The Madoff Loss Game: Will Some Charity and Other Stakeholders Become Even Bigger Losers as a Result of One District Judge’s Analysis – Installment 20December 21, 2009 – Articles White Collar Defense & Compliance Blog
This is the twentieth in a series of installments on this blog that are discussing some issues arising in the aftermath of the long global Ponzi scheme of Bernard L. Madoff (“Madoff”). Installments 3 through 8, Installment 10 and Installments 14 through 19 of this series focused on the specific concerns of charities that were victims of Madoff and similar schemes. All potential stakeholders should consult professional advisors to have their positions evaluated.

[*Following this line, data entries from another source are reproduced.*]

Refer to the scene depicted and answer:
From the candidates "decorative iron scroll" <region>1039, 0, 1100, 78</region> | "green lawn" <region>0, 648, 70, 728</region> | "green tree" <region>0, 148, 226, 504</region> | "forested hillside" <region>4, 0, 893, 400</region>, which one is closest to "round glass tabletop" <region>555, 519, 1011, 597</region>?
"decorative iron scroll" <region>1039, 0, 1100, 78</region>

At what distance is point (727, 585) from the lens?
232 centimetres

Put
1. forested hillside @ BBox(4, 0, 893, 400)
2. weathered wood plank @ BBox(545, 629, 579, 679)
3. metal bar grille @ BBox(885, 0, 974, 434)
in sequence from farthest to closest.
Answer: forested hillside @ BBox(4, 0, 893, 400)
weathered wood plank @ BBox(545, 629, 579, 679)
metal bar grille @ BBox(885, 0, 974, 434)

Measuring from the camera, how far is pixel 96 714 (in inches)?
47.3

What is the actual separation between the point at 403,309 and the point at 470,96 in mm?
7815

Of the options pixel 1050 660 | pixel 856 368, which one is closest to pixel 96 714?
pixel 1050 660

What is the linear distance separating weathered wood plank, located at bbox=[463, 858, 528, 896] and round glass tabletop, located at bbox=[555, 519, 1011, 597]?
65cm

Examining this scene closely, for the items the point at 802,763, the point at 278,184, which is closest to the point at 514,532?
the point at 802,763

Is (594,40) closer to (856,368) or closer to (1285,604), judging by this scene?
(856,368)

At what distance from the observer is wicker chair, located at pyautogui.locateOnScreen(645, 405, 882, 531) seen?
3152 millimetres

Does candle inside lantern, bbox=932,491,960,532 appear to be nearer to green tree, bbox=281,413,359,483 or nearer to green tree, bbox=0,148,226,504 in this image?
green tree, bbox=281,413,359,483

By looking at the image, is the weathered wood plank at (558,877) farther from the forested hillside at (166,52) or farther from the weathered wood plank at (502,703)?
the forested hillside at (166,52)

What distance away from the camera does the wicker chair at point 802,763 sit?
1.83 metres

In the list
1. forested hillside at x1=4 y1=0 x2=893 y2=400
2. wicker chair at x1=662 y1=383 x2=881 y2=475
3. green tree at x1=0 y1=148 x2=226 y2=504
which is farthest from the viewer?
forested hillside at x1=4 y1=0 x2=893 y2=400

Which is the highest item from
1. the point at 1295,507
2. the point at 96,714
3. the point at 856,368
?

On December 15, 2009, United States District Court Judge Paul S. Diamond for the Eastern District of Pennsylvania raised serious questions in the case of the Securities and Exchange Commission (“SEC”) et. al. v. Forte, regarding limitations on recoveries from those who received distributions in Ponzi schemes like that of Madoff. Specifically, Judge Diamond questioned the position of the SEC and the Commodity Futures Trading Commission (“CFTC”) that “clawback” from early investors in Ponzi schemes was limited to the illusory “profits” but not the principal that such investors had recovered. In analyzing the impact of the Pennsylvania Uniform Fraudulent Transfer Act (“PUFTA”) in a lengthy Memorandum Opinion, Judge Diamond observed,
The SEC and CFTC have apparently adopted a nationwide policy that there can be no recovery of principal from winning Ponzi scheme investors even when the investors should have seen “red flags” alerting them to the true nature of their “investments.” . . . Accordingly, it could well be more equitable and legally supportable for the SEC and the CFTC to support . . . as PUFTA provides, [to file] suit to recover the entire fraudulent transfer from all . . . net winners - both the profits and the principal.
The position of Judge Diamond may be starkly contrasted to statements made on October 27, 2009, by Irving Picard, the trustee in the Madoff liquidation proceeding. During the course of the questioning by reporters, the “clawback” issue was raised and the following response was given by Mr. Picard, as previously reported in Installment 18 of this series:
At the moment, as I indicated of the accounts that were active at the end of last December, there were 2,568 accounts that received more than was deposited. . . . That’s an area that we are looking at. . . . No final decisions have been made; it’s a matter that again, over a period of the next six to eight or nine months, we’re going to be taking a very close look and, quite frankly, those will be looked at virtually on an individual basis before we make some final decisions. . . if we determine that that’s a matter that we’re going to pursue, then we will pursue them for what we believe is the appropriate amount that we should be seeking from them.
It is noteworthy that Mr. Picard simply assumed that he would be limiting recovery efforts from “winners” to their excess distributions but not to the principal that these winners would have recovered in full. He did not address at all in his response whether he will pursue the widely-publicized “profits” from investing with Madoff that have been reported for some charities like Hadassah, as discussed in Installment 14 of this blog series. If Judge Diamond’s position were to be followed in the Madoff proceeding, the result could be to expose such charities to millions of dollars more in potential “clawback.”
Mr. Picard interestingly went even further in his statements regarding pursuit of “winners” than the SEC and CFTC. He has indicated that he will pick and choose among the winners, depending on currently unstated individual qualitative and quantitative standards that may have no firm legal basis.
It is clear that the Madoff case will continue to create controversy and new law as it unfolds.